Abaküs Yazılım
4. Hukuk Dairesi
Esas No: 2010/1521
Karar No: 2011/3364
Karar Tarihi: 29.03.2011

Yargıtay 4. Hukuk Dairesi 2010/1521 Esas 2011/3364 Karar Sayılı İlamı

4. Hukuk Dairesi         2010/1521 E.  ,  2011/3364 K.

    "İçtihat Metni"



    MAHKEMESİ :Asliye Hukuk Mahkemesi

    Davacı... vd vekili Avukat ... tarafından, davalı ... ve diğerleri aleyhine 25/11/2008 gününde verilen dilekçe ile trafik kazası sonucu meydana gelen ölüm nedeniyle manevi tazminat istenmesi üzerine yapılan yargılama sonunda; Mahkemece davalılar yönünden kısmen kabulüne diğer davalı ... yönünden davanın reddine dair verilen 15/10/2009 günlü kararın Yargıtay’da duruşmalı olarak incelenmesi davalılardan ...Isıtma Soğutma Sistemleri San. Tic. AŞ, duruşmasız olarak incelenmesi de davacılar taraflarından süresi içinde istenilmekle, daha önceden belirlenen 29/03/2011 duruşma günü için yapılan tebligat üzerine temyiz eden davalı ...Isıtma Soğutma Sistemleri San. Tic. AŞ vekili Avukat ... ve davalı ... vekili Avukat ... ile karşı taraftan davacılar vekili Avukat ... geldiler. Açık duruşmaya başlandı. Süresinde olduğu anlaşılan temyiz dilekçelerinin kabulüne karar verildikten ve hazır bulunanların sözlü açıklamaları dinlendikten sonra taraflara duruşmanın bittiği bildirildi. Dosyanın görüşülmesine geçildi. Tetkik hakimi tarafından hazırlanan rapor ile dosya içerisindeki kağıtlar incelenerek gereği düşünüldü.

***

Görevler ve alıştırmalar:
a) Yargıtay kararına göre şu soruları yanıtlar mısın?
(i) Kararın esas numarası nedir?
(ii) Davaya hangi mahkeme bakmıştır?
(iii) Davacılar dilekçeyle hangi tazminatı istemiştir?
b) Listede "Which of the" ifadesini içeren satırdan listenin son satırına kadar her şeyi, iki uç da dahil, hiç değiştirmeden yazar mısın?
Yargıtay kararı ile liste arasında hiçbir bağlantı yoktur.

Listelenen kayıtlar:
***

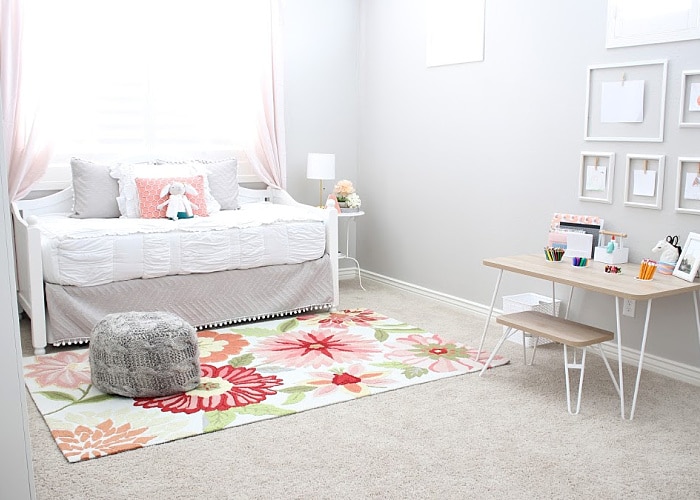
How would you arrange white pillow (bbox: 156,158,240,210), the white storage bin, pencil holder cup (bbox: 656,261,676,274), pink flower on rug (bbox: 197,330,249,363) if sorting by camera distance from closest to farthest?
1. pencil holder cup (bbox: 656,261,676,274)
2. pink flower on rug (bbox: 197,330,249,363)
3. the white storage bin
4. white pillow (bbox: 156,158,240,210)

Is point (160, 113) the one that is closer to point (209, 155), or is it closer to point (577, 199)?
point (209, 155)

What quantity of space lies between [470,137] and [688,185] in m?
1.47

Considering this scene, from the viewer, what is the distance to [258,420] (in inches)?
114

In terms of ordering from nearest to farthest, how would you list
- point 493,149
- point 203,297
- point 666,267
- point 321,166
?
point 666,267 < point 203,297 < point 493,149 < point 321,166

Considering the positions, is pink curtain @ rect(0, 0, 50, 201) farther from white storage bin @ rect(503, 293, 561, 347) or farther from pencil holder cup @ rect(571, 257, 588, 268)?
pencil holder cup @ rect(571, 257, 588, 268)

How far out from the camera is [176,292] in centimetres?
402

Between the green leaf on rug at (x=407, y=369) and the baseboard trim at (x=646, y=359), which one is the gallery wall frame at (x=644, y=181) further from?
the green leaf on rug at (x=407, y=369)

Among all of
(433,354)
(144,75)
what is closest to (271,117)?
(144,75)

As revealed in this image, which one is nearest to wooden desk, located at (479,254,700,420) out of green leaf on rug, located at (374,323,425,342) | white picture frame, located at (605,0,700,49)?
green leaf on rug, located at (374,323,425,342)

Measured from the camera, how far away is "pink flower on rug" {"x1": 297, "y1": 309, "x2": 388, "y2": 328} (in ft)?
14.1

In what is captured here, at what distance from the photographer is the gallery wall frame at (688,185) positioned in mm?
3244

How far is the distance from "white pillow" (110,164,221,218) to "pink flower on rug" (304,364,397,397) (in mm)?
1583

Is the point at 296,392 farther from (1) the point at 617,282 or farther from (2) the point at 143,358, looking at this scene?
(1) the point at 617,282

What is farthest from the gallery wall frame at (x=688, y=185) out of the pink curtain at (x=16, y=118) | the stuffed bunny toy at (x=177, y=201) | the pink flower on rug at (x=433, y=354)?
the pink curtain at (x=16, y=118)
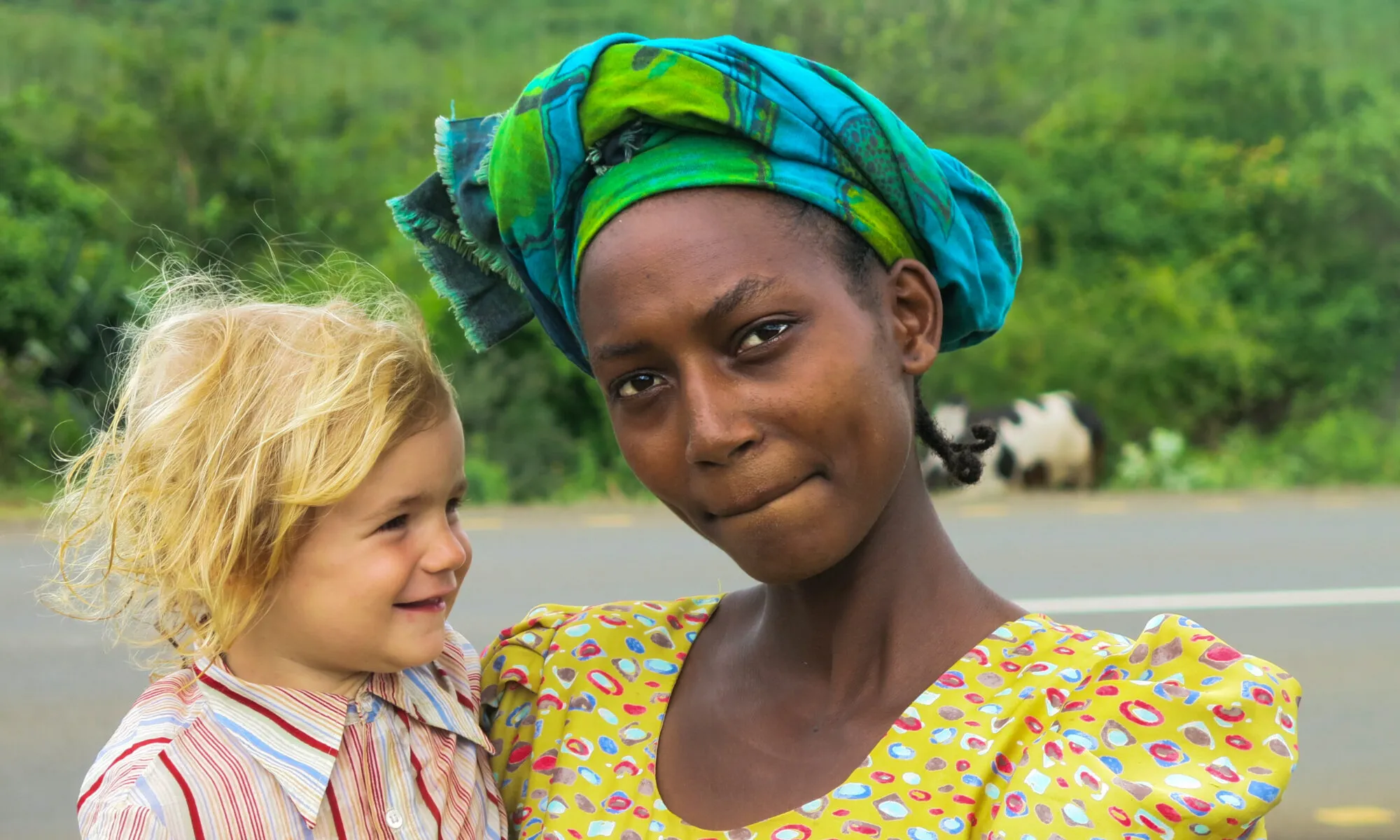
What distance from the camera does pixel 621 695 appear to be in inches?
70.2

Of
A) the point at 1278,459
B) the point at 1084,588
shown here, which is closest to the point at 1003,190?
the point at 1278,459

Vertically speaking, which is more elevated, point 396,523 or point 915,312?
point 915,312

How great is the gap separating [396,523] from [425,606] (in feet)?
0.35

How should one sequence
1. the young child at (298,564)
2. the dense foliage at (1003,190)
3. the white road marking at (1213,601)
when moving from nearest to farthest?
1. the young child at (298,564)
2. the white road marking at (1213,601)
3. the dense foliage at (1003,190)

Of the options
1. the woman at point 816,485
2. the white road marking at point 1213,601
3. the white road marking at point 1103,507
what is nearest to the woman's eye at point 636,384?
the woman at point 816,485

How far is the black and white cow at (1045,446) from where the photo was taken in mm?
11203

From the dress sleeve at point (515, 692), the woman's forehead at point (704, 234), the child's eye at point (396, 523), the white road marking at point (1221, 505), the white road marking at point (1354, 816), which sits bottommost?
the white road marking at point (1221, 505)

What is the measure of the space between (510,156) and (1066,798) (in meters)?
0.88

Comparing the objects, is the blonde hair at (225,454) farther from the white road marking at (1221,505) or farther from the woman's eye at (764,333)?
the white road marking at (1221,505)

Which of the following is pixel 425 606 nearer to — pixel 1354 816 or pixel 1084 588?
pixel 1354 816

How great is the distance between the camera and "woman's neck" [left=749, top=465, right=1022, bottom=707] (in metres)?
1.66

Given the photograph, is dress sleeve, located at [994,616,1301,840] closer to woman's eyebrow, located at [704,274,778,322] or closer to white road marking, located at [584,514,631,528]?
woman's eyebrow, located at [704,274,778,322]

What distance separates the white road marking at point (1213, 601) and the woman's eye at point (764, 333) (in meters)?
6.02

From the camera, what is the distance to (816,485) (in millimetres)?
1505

***

Çözümler aşağıda:
a)
(i) 2010/1521
(ii) Asliye Hukuk Mahkemesi
(iii) Manevi tazminat

b)
Which of the following is pixel 425 606 nearer to — pixel 1354 816 or pixel 1084 588?
pixel 1354 816

How great is the distance between the camera and "woman's neck" [left=749, top=465, right=1022, bottom=707] (in metres)?
1.66

Given the photograph, is dress sleeve, located at [994,616,1301,840] closer to woman's eyebrow, located at [704,274,778,322] or closer to white road marking, located at [584,514,631,528]?
woman's eyebrow, located at [704,274,778,322]

What distance separates the white road marking at point (1213, 601) and the woman's eye at point (764, 333) (in meters)?
6.02

From the camera, what is the distance to (816,485) (in millimetres)?
1505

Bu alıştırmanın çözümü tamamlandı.